Open-Ended and Closed-Ended Loans
Open-ended loans are loans that you can borrow over and over. Credit cards and lines of credit are the most common types of open-ended loans. With both of these loans, you have a credit limit that you can purchase against. Each time you make a purchase, your available credit decreases. As you make payments, your available increases allowing you to use the same credit over and over.
Closed-ended loans cannot be borrowed once they’ve been repaid. As you make payments on closed-ended loans, the balance of the loan goes down. However, you don’t have any available credit you can use on closed-ended loans. Instead, if you need to borrow more money, you’d have to apply for another loan. Common types of closed-ended loans include mortgage loans, auto loans, and student loans.
Secured and Unsecured Loans
Secured loans are loans that rely on an asset as collateral for the loan. In the event of loan default, the lender can take possession of the asset and use it to cover the loan. Interests rates for secured loans may be lower than those for unsecured loans. The asset may need to be appraised before you can borrow a secured loan.
Unsecured loans don’t have asset for collateral. These loans may be more difficult to get and have higher interest rates. Unsecured loans rely solely on your credit history and your income to qualify you for the loan. If you default on an unsecured loan, the lender has to exhaust collection options including debt collectors and lawsuit to recover the loan.
When it comes to mortgage loans, another term “conventional loan” is often used.

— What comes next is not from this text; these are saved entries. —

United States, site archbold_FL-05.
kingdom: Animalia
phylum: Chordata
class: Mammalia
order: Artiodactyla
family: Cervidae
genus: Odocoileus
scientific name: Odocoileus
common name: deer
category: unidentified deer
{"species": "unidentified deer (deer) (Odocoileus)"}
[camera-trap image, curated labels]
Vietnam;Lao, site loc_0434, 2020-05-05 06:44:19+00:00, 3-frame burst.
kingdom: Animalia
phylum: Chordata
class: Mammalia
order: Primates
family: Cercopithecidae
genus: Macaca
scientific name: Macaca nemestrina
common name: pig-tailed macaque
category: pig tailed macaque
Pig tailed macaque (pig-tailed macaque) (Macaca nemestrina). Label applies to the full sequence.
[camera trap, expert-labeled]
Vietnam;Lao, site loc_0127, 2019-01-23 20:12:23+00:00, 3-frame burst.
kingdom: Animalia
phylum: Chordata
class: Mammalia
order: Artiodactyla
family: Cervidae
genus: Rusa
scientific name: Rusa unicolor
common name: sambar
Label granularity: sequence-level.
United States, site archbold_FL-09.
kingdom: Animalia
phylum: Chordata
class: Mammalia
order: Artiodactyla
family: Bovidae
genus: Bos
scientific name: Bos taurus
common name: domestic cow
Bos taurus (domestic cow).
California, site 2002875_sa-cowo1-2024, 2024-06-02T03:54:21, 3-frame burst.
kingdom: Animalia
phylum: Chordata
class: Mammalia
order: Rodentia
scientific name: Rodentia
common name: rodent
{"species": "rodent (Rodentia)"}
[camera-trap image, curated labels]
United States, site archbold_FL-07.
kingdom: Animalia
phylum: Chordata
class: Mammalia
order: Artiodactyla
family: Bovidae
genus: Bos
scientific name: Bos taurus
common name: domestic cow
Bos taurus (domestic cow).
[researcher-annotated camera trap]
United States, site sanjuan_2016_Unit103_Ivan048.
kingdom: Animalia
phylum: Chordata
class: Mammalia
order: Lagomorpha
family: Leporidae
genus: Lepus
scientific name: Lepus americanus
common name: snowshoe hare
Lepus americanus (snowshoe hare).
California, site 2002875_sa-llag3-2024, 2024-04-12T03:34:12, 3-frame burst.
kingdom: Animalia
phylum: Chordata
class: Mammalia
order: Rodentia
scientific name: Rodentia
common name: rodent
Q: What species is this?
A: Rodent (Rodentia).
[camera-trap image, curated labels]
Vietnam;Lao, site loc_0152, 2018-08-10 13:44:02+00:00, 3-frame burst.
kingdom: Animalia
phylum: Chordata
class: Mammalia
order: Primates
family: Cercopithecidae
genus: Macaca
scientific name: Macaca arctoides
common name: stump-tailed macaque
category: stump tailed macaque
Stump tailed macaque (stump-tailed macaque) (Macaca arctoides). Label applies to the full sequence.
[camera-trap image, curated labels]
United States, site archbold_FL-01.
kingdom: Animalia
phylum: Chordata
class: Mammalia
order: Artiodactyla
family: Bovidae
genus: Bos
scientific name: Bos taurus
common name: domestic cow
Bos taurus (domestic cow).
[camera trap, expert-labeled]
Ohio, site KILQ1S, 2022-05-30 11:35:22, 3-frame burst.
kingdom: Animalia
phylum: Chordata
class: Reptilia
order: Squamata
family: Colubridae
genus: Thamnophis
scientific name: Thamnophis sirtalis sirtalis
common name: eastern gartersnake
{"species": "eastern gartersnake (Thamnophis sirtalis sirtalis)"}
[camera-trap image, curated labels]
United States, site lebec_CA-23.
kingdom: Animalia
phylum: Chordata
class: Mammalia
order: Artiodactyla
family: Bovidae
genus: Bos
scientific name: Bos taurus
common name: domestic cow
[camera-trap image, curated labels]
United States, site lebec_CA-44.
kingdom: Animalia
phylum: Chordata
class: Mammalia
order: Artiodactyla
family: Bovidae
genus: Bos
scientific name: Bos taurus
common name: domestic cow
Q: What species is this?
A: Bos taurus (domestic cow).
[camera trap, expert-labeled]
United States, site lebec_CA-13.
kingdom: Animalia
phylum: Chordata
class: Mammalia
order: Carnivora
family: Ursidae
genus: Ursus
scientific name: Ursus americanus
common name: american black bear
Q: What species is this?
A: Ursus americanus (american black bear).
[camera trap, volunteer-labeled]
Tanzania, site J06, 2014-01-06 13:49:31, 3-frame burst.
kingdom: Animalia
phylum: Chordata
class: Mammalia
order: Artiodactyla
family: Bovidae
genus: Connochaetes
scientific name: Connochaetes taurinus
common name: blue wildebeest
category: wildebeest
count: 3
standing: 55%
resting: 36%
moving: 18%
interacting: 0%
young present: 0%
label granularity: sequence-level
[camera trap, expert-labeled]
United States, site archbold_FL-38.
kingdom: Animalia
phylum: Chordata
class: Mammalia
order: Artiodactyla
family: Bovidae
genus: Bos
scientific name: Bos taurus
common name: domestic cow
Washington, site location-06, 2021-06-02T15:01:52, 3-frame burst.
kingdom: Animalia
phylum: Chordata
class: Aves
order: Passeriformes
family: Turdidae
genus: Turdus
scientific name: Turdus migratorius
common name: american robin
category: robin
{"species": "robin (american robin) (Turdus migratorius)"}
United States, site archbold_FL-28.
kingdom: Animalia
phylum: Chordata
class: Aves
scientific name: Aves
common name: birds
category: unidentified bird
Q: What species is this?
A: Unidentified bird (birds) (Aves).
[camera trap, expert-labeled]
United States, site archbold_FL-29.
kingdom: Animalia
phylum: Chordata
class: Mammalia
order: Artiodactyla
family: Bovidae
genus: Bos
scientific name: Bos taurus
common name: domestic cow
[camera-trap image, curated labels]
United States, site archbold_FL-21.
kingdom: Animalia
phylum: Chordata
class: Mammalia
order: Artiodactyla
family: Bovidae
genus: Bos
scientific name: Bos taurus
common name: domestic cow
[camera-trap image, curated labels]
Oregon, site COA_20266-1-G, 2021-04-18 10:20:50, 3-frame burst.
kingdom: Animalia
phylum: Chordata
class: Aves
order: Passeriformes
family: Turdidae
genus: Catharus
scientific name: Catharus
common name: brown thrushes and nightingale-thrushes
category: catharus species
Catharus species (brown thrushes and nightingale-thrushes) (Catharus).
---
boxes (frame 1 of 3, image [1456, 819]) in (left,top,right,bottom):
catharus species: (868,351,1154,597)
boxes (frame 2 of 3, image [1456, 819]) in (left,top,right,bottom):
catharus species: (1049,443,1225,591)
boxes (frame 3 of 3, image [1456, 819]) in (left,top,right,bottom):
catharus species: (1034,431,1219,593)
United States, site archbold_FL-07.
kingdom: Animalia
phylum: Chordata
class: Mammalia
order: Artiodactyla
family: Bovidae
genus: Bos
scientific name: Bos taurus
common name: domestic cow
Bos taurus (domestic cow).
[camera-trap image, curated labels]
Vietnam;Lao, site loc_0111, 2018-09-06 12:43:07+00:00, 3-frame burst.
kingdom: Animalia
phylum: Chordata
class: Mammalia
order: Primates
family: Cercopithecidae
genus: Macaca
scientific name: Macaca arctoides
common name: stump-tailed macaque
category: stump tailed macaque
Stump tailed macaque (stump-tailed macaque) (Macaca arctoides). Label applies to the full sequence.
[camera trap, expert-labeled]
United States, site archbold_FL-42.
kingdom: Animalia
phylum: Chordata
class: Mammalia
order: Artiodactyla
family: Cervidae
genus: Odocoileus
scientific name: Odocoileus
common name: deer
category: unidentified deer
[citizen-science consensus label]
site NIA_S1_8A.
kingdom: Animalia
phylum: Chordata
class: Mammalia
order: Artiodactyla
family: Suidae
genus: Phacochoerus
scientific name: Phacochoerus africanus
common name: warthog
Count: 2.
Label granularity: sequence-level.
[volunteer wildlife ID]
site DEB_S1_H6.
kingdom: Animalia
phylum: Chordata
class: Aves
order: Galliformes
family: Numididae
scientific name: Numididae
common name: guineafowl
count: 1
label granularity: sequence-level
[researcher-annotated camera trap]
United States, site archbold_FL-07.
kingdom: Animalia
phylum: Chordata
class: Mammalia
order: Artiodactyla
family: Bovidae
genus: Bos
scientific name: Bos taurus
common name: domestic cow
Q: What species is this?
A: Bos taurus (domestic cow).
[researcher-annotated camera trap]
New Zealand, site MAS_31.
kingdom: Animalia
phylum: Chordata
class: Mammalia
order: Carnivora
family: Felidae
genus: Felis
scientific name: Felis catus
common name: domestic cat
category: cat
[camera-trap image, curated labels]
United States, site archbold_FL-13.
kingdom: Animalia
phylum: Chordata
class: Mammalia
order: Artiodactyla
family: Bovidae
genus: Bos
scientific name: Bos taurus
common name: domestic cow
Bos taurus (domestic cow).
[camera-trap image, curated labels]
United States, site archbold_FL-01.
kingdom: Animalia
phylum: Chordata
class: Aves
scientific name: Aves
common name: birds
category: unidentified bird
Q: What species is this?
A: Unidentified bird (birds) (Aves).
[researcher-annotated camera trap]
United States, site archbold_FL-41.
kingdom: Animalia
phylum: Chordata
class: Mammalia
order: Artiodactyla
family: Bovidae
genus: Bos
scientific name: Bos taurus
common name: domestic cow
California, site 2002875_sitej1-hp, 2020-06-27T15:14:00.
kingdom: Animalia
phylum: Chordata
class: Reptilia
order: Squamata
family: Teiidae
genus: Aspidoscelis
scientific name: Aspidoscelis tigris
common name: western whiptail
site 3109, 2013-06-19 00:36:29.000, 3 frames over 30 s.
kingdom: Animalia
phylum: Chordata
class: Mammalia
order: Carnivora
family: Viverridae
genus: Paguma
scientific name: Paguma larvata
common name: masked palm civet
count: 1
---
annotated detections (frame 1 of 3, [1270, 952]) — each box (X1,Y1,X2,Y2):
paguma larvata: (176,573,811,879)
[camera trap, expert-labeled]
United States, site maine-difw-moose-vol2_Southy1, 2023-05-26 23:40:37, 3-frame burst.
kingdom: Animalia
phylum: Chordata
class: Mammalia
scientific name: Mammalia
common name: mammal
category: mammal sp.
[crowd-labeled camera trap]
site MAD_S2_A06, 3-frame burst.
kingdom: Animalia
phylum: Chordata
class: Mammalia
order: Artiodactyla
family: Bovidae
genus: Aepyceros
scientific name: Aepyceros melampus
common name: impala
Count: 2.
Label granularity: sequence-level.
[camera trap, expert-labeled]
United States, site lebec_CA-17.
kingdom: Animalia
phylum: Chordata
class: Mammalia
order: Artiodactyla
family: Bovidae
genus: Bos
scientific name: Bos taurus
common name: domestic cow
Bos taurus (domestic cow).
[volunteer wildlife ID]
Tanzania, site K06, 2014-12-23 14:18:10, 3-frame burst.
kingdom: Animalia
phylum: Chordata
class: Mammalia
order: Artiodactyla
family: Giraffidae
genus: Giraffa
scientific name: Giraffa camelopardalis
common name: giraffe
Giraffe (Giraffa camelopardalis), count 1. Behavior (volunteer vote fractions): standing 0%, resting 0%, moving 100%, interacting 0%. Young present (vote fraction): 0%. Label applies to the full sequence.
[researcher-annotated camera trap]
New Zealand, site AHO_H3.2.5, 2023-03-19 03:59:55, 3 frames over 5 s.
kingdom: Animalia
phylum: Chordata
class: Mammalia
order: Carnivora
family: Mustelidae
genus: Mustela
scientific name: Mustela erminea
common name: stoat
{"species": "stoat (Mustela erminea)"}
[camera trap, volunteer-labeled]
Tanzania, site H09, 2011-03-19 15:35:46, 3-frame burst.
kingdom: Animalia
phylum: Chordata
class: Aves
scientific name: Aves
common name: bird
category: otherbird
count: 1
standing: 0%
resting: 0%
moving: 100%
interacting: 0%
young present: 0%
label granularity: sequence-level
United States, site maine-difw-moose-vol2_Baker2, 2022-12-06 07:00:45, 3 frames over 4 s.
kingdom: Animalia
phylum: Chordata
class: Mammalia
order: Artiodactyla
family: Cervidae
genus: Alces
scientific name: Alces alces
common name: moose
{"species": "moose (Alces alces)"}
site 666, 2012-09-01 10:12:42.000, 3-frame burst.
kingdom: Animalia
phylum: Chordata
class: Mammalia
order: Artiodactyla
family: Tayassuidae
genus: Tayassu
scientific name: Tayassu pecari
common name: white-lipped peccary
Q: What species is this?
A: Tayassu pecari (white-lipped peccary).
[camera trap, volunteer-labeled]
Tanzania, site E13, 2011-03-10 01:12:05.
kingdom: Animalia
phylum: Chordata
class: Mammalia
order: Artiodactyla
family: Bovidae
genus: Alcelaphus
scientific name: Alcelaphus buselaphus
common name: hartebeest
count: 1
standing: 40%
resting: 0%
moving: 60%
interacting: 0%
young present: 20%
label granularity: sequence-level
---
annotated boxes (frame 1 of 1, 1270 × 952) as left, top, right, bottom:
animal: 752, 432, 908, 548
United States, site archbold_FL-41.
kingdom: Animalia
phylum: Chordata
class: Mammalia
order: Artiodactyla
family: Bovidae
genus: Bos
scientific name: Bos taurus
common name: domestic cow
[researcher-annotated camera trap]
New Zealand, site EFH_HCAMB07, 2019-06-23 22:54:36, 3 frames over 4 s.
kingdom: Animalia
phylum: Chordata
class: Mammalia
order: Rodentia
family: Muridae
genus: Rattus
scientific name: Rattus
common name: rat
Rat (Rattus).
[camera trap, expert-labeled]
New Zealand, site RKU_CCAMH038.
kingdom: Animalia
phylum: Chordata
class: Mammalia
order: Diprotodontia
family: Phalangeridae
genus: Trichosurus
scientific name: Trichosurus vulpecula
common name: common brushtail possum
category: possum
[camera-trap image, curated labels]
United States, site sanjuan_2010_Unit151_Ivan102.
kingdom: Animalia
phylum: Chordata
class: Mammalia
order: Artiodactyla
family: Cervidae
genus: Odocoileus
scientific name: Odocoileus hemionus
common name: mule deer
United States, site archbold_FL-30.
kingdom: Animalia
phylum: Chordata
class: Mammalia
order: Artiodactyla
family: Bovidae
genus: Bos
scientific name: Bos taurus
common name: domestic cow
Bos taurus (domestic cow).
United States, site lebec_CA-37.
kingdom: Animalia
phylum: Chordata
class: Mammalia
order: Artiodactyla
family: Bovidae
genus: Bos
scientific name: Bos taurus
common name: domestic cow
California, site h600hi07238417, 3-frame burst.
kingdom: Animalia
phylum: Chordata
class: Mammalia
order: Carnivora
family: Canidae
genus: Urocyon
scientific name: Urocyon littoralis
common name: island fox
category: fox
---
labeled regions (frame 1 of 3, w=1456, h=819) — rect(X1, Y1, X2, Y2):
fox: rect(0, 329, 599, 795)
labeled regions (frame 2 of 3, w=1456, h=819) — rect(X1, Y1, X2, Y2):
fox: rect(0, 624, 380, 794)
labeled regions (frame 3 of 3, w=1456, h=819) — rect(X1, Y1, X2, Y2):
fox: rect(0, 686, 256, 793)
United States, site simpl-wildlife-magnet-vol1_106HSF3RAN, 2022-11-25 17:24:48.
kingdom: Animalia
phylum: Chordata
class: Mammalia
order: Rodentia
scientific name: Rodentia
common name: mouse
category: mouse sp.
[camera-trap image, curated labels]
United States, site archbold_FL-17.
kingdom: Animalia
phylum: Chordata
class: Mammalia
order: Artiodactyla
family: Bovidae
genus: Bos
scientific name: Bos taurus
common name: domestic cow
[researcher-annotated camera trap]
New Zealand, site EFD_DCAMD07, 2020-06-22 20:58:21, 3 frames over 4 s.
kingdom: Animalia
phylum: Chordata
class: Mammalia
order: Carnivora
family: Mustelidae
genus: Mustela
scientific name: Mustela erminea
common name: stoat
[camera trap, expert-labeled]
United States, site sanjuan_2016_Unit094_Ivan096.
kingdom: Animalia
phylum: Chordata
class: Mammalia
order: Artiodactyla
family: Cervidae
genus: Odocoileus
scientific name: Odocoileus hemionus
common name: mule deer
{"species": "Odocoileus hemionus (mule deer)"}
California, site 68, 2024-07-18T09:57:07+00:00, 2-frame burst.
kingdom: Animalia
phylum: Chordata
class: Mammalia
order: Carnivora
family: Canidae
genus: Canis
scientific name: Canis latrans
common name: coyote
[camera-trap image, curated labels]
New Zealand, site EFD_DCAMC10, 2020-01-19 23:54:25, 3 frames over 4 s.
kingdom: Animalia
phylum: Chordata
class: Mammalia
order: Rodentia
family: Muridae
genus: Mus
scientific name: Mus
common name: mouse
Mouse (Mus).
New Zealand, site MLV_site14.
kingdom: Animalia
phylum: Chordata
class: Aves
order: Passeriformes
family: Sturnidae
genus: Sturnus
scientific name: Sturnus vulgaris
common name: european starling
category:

Conventional loans are those that aren’t insured by a government agency like the Federal Housing Administration (FHA), Rural Housing Service (RHS), or the Veterans Administration (VA). Conventional loans may be conforming, meaning they follow the guidelines set forth by Fannie Mae and Freddie Mac. Non-conforming loans don’t meet Fannie and Freddie qualifications.
Loans to Avoid
Certain types of loans should be avoided. Payday loans are short-term loans borrowed using your next paycheck as guarantee for the loan. Payday loans have notoriously high annual percentage rates (APRs) and can be difficult to pay off. If you’re in a financial crunch, seek alternatives before taking out a payday loans.
Advance-fee loans aren’t really loans at all. In fact, they’re simply scams to get money from you. Advance-fee loans use different tactics to convince borrowers to send money to obtain the loan. Once the money is sent (usually wired), the “lender” typically disappears without ever sending the loan.